ストラヴィンスキーの「ミューズを率いるアポロ」は、1928年に作曲されています。
ウィキペディア(Wikipedia)を元に記述すると
ストラヴィンスキーの新古典主義時代の代表的な作品で、アメリカ議会図書館か30分以内のバレエ音楽を委嘱された作品で、クラシック・バレエの伝統的な形式に基づき、過剰な装飾を排した「白のバレエ」を目指した作品です。
全音階的な技法が用いられ、楽器編成も弦楽合奏のみとされています。
今では、ミューズを率いるアポロと表記されることが一般的だと思いますが、ミューズを司る〜とか、ミューズを先導する〜という表記もあるようです。

第1場 プロローグ(アポロの誕生)
第2場 
アポロのヴァリアシオン(アポロと3人のミューズ)
パ・ダクシオン
カリオペの踊り
ポリヒムニアの踊り
テルプシコールの踊り
アポロのヴァリアシオン
パ・ド・ドゥ
コーダ(アポロとミューズの踊り)
アポテオーズ
と、続きます。弦楽のみ 第1・第2ヴァイオリン、ヴィオラ、第1・第2チェロ、コントラバスの編成となっており、とても穏やかで静謐な感じがして、甘く美しい神聖な神々の世界へ誘われます。

カラヤン ベルリン・フィル 1972年
Herbert von Karajan    Berliner Philharmoniker
(Berlin Philharmonic Orchestra)

昇天しちゃいました

録音状態は良い。ちょっぴり緩めだが、カラヤン独特の世界が拡がっているというか、美しすぎるレガートで綴られた、めくるめく音に流される。
カップリング:
1〜10  ストラヴィンスキー「ミューズを率いるアポロ」(72年)
11〜14 バルトーク「弦楽器、打楽器とチェレスタのための音楽」69年
う〜 初めて聴いた時、恐ろしいほどのレガート攻勢で、あわてて蓋をしてしまった記憶がある。
なんだか、イケナイものを見ちゃったような・・・。
これは、こっそりと深夜に聴かないと、怪しすぎる・・・。妖艶すぎる・・・ 親には内緒にしないと。 
ホント、今から思えば、メチャ笑えてしまうのだが、青春時代には、あまりにも刺激が強すぎ、官能的すぎて、はぁ。鼻血が出ちゃいそうになってましたね。
う〜ん。これは大変なモノを持ってしまったぞ。って感じで、アポロとミューズと言いつつ、こりゃ神さまも人間も紙一重じゃん。って思ってしまった感もありました。
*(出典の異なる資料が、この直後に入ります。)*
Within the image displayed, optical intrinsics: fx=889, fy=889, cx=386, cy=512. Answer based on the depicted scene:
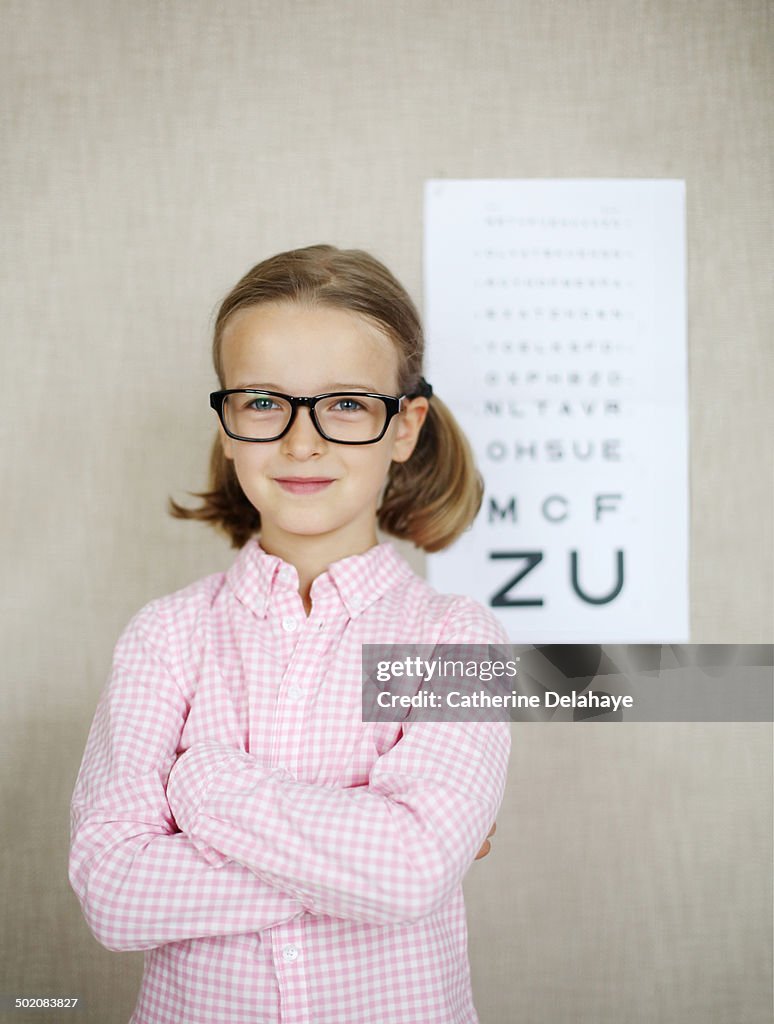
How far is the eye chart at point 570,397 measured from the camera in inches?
60.1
とにかく、久々に聴きましたが、ホント、流れるような美しさに関しては絶品です。
何故だか分析はできないが、非常に心地良い。
脳内からアルファー波が出てくるのか、何が出てくるのかわからないけれど、むふふっ。という状態でフツフツと出てきそうなほど、心地良く、これで午睡を楽しめば良いし、不眠症も解消しちゃうんじゃないだろうか。と思うほどだ。

茂木先生の「音楽が脳を育てる」って本にも取り上げられていたようだが〜 ハハハ〜
音の幅が非常に狭いくせに、ふわーっとした磨き上げられた音が、エロティックに流れてくる。
これって、シェーンベルクの「浄夜」と同じアプローチにも思えてくるのだが、カラヤンさん特有のレガートが、オンパレードって感じなのだ。
もしかしたら、同じような傾向で、リマスタリングされたのかもしれない。エンジニアの名前までは確認していないが、ふわっとした音の響きは、ソフトフォーカスすぎる「浄夜」ほどではないが、音が、蒸発していくように、立ち上っていく感じがする。
そうかと思えば、音が、ドライアイスのように揺らめきながら流れ、足元に絡みつくように漂っている。

1947年版なので、フルオケバージョンである。
室内楽の雰囲気は、ぶっ飛んでしまっているが〜 これは、完全に別モノでしょう。
カラヤン世界の極めつけと言っても過言ではないような気がする。
まあ、人によっては異様だと思うかもしれないけど・・・(笑) ワタシもその点は、反対しないっ。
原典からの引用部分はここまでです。